* MATERIAL FOR THIS EXERCISE *
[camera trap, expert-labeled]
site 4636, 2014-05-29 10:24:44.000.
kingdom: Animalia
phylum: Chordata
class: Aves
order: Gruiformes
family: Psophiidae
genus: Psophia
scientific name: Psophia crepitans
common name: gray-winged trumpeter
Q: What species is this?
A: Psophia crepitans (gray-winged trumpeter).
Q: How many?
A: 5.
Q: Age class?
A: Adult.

* YOUR OBJECTIVE *
No line should appear in the answer except those from the one containing "genus: Psophia" through the last line of the listing, each retyped exactly.

* SOLUTION BELOW *
genus: Psophia
scientific name: Psophia crepitans
common name: gray-winged trumpeter
Q: What species is this?
A: Psophia crepitans (gray-winged trumpeter).
Q: How many?
A: 5.
Q: Age class?
A: Adult.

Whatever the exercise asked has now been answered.